Speaking at an event in Philadelphia, Yellen continued to say the Fed needs to raise rates, but she stepped back from putting a time period on that plan.
The Fed funds rate probably needs to rise gradually over time, she said, and hikes should come before all of the central bank's economic goals have been fully reached. There was one key section of the speech she prepared Monday that strongly signaled two hikes on the way:
"Next week, concurrent with our policy meeting, the FOMC participants will release a new set of economic projections. Those could, of course, differ from the previous set of such projections in March. But speaking for myself, although the economy recently has been affected by a mix of countervailing forces, I see good reasons to expect that the positive forces supporting employment growth and higher inflation will continue to outweigh the negative ones."
The translation is fairly simple: Each quarter, the Federal Open Market Committee releases its Summary of Economic Projections, which is basically where members feel the economy is going and what the likely path of the Fed's interest rate target will be.
At the March meeting, FOMC officials indicated that two rate hikes are likely this year. Yellen's remarks indicate her opinion has not changed since then.
And with the chair highly adept so far at consensus building, the likelihood should increase that the Fed will hike rates twice this year.
Heading into the Yellen speech, the market was assigning very little chance of a hike this summer — just a six percent probability for June and 39 percent for July. September had a 52 percent probability. But the CME's Fed tracker was indicating just a 21 percent chance for a second hike by December. Those probabilities could now shift considerably.
Yellen also warned against overreacting to one monthly report, saying the overall labor market is quite positive. Although the recent slowdown in jobs bears "close watching," she said, wage growth may "finally be picking up."
"Although this recent labor market report was, on balance, concerning, let me emphasize that one should never attach too much significance to any single monthly report," she said in prepared remarks.

+ + + +

• [Instructions]
1 – According to the Yellen passage, what probability did the market assign to a June rate hike heading into the speech?
2 – Swap "FOMC officials" for "Fed policymakers" in the Yellen passage between "At the March" and "twice this year.", inclusive, and write out that span.
The lines that come next have no connection to the Yellen passage.

• [Dataset excerpt]
+ + + +

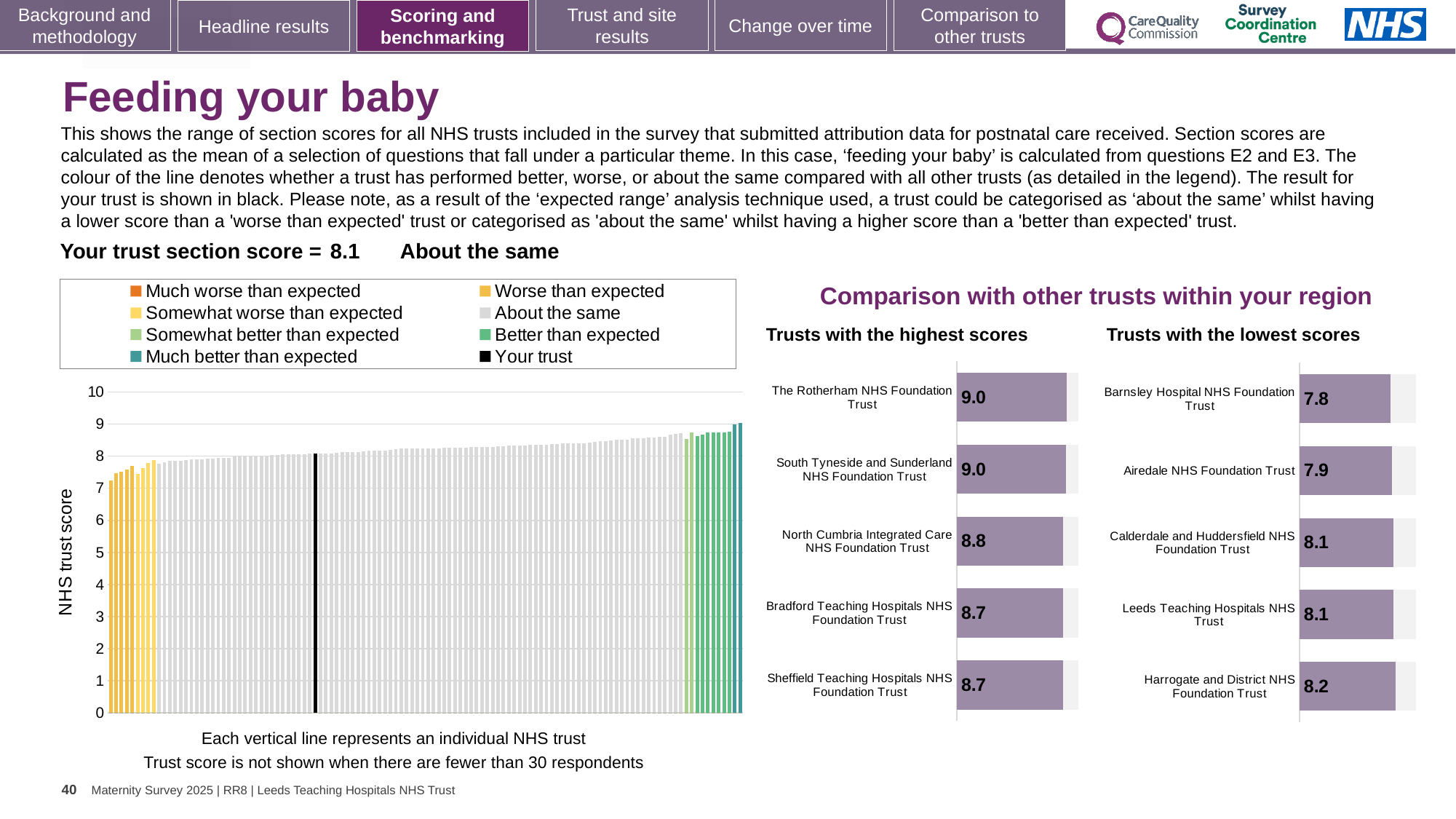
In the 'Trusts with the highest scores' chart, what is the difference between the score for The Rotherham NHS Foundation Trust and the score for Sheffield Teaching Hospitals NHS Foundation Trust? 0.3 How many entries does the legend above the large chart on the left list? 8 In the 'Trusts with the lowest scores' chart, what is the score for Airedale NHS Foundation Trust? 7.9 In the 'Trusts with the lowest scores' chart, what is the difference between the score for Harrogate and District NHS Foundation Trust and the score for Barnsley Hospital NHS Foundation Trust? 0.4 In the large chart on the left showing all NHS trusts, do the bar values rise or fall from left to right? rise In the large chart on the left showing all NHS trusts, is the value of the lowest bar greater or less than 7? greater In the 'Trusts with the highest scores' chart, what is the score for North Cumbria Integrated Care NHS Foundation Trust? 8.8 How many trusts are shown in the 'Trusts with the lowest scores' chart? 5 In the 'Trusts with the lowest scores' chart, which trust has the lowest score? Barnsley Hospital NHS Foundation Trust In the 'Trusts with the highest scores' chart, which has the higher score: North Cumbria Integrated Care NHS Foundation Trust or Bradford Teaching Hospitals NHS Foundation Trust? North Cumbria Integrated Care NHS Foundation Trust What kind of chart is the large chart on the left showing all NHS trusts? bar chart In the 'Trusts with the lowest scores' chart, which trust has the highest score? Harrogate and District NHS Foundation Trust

+ + + +

• [Solutions for each task]
1 – Six percent.

2 –
At the March meeting, Fed policymakers indicated that two rate hikes are likely this year. Yellen's remarks indicate her opinion has not changed since then.
And with the chair highly adept so far at consensus building, the likelihood should increase that the Fed will hike rates twice this year.